Bakan Fidan, Karadeniz’in stratejik önemi, bölgedeki mevcut jeopolitik gelişmeler ve güvenlik dinamiklerinin ele alınacağı "Karadeniz Bölgesi’nde Güvenlik, İstikrar ve Dayanıklılık" başlıklı oturuma iştirak edecek.

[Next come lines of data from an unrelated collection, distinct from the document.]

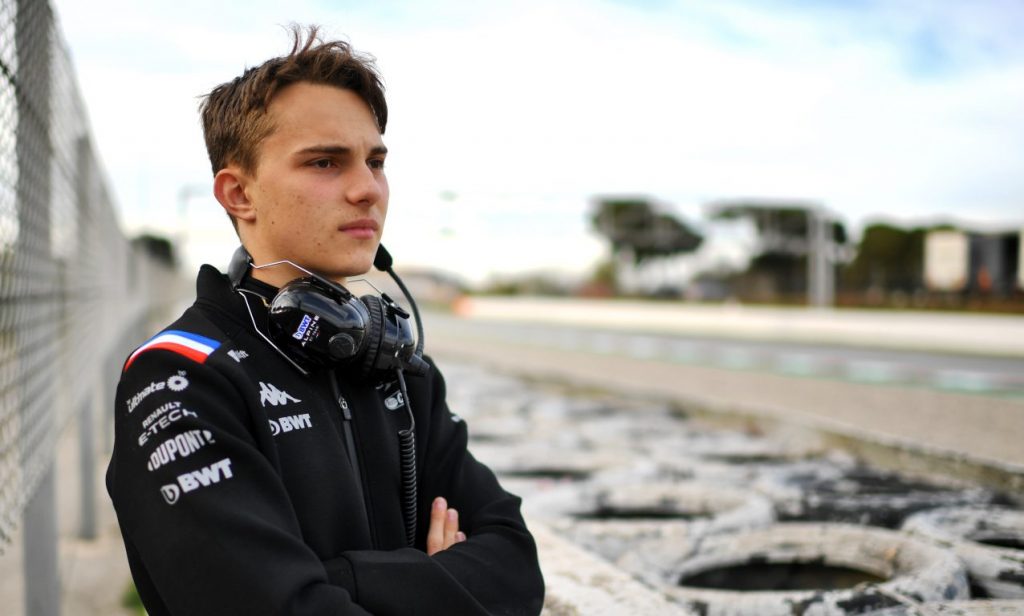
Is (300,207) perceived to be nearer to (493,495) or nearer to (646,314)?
(493,495)

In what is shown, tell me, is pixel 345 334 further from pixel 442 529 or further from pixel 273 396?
pixel 442 529

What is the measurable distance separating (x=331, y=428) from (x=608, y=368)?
12.4 meters

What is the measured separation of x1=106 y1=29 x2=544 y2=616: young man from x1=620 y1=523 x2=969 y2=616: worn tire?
1155 mm

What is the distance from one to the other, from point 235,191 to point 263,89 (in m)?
0.20

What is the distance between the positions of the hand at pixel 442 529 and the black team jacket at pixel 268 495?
0.12 feet

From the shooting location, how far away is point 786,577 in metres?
3.53

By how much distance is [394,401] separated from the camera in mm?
1876

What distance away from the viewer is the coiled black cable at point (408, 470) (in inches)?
71.2

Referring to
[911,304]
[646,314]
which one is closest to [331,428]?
[646,314]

Bakan Fidan’ın söz konusu oturumda, Türkiye-AB ilişkilerinin stratejik bir vizyonla ele alınarak kurumsal, öngörülebilir ve sürdürülebilir bir zeminde güçlendirilmesinin elzem olduğunu vurgulaması, Karadeniz’de en uzun kıyı şeridine sahip olan Türkiye’nin jeostratejik konumu ve askeri kapasitesiyle bölge güvenliği ve istikrarının korunmasında oynadığı önemli rolün altını çizmesi, Montrö Sözleşmesi’nin Karadeniz bölgesinin güvenliğinin yapı taşlarından birini oluşturduğuna dikkat çekmesi, Türkiye’nin Karadeniz Ekonomik İşbirliği Teşkilatı ve Karadeniz Deniz İşbirliği Görev Grubu (BLACKSEAFOR) gibi kuruluşlara öncülük ederek, kıyıdaş devletler arasında "bölgesel sahiplenme" hissiyatını güçlendirdiğini kaydetmesi, Rusya-Ukrayna savaşının bölgenin güvenliğine oluşturduğu tehditlere karşı Türkiye’nin Montrö Sözleşmesi’nin tatbiki, Karadeniz Tahıl Anlaşması ve Bulgaristan ile Romanya’yla tesis ettiği Mayın Karşı Tedbirleri Karadeniz Görev Grubu gibi adımlar atarak, Karadeniz’de seyrüsefer emniyeti ve istikrarına katkılarda bulunduğunu vurgulaması ve Avrupa ile Asya arasında bir köprü görevi gören Karadeniz bölgesinin AB’nin özellikle bağlantısallık odaklı proje ve girişimlerine önemli bir katma değer sağlayacağına dikkat çekmesi bekleniyor.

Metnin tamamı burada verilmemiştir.